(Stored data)
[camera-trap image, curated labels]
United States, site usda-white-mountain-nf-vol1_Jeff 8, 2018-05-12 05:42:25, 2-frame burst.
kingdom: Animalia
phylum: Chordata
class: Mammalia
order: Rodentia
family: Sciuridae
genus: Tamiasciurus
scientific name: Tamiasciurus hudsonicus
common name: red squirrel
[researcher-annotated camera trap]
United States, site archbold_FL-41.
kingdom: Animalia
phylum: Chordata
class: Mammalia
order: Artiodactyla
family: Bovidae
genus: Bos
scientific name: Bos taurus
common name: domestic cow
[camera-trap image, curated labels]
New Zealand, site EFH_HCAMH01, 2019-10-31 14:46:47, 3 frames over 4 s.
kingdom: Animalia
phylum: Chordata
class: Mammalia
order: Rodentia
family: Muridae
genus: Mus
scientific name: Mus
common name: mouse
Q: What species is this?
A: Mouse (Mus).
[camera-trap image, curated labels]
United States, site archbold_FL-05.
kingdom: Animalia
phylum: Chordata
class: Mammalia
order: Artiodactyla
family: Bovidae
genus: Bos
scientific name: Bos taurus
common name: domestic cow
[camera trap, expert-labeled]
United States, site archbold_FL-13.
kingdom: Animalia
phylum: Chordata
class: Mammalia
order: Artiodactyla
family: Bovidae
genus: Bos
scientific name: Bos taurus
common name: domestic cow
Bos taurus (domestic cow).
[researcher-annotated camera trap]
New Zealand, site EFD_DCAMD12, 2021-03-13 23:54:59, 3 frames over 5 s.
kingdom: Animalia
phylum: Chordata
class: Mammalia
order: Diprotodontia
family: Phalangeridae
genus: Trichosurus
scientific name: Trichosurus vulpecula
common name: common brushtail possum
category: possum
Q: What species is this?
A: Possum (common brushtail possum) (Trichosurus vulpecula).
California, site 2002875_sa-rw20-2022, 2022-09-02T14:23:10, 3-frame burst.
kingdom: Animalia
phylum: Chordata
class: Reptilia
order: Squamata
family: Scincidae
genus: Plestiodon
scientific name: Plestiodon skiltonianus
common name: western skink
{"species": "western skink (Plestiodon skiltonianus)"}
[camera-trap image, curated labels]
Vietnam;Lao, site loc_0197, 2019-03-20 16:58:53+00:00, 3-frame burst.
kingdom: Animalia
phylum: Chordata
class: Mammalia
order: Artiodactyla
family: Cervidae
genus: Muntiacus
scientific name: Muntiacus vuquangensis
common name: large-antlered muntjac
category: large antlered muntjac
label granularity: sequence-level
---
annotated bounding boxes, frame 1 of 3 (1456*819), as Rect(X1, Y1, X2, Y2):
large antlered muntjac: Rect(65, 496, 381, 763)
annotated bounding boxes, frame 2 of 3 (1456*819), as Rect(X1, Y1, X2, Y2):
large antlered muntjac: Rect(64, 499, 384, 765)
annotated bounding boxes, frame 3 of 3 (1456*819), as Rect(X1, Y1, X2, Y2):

Task to carry out -
Would you please reproduce the records above exactly, only from their first line through the line holding "scientific name: Tamiasciurus hudsonicus", with both ends included?

Response -
[camera-trap image, curated labels]
United States, site usda-white-mountain-nf-vol1_Jeff 8, 2018-05-12 05:42:25, 2-frame burst.
kingdom: Animalia
phylum: Chordata
class: Mammalia
order: Rodentia
family: Sciuridae
genus: Tamiasciurus
scientific name: Tamiasciurus hudsonicus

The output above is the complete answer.